Calcolo l'accuracy e l'F1-score per valutare le prestazioni di entrambi i modelli.

In [49]:
from sklearn.metrics import accuracy_score, f1_score

def evaluate_model(model, dataloader):
    model.eval()
    all_preds, all_labels = [], []
    with torch.no_grad():
        for batch in dataloader:
            input_ids = batch["input_ids"].to("cuda")
            attention_mask = batch["attention_mask"].to("cuda")
            labels = batch["label"].to("cuda")

            outputs = model(input_ids=input_ids, attention_mask=attention_mask)
            preds = torch.argmax(outputs.logits, axis=1)
            all_preds.extend(preds.cpu().numpy())
            all_labels.extend(labels.cpu().numpy())

    acc = accuracy_score(all_labels, all_preds)
    f1 = f1_score(all_labels, all_preds, average="weighted")
    return acc, f1

In [50]:
full_acc, full_f1 = evaluate_model(full_model, val_loader)
lora_acc, lora_f1 = evaluate_model(lora_model, val_loader)
print(f"Full Fine-Tuning - Accuracy: {full_acc}, F1: {full_f1}")
print(f"LoRA Fine-Tuning - Accuracy: {lora_acc}, F1: {lora_f1}")

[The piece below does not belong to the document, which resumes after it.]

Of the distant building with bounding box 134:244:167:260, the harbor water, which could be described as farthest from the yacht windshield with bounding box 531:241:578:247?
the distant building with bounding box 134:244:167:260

print(f"Tempo totale di addestramento Full Fine-Tuning: {full_training_time:.2f} secondi")
print(f"Tempo totale di addestramento LoRA: {lora_training_time:.2f} secondi")

Full Fine-Tuning - Accuracy: 0.9094036697247706, F1: 0.9093481969598188
LoRA Fine-Tuning - Accuracy: 0.893348623853211, F1: 0.8933170394170504
Tempo totale di addestramento Full Fine-Tuning: 2687.65 secondi
Tempo totale di addestramento LoRA: 2062.00 secondi


### 5. Salvataggio dei moduli LoRA

In [53]:
def save_lora_parameters(model, file_path):
    lora_params = {}
    for name, param in model.named_parameters():
        if "lora_" in name and param.requires_grad:
            lora_params[name] = param.detach().cpu()
    torch.save(lora_params, file_path)
    print(f"LoRA parameters saved to {file_path}")

save_lora_parameters(lora_model.bert, "lora_adapter_params.pt")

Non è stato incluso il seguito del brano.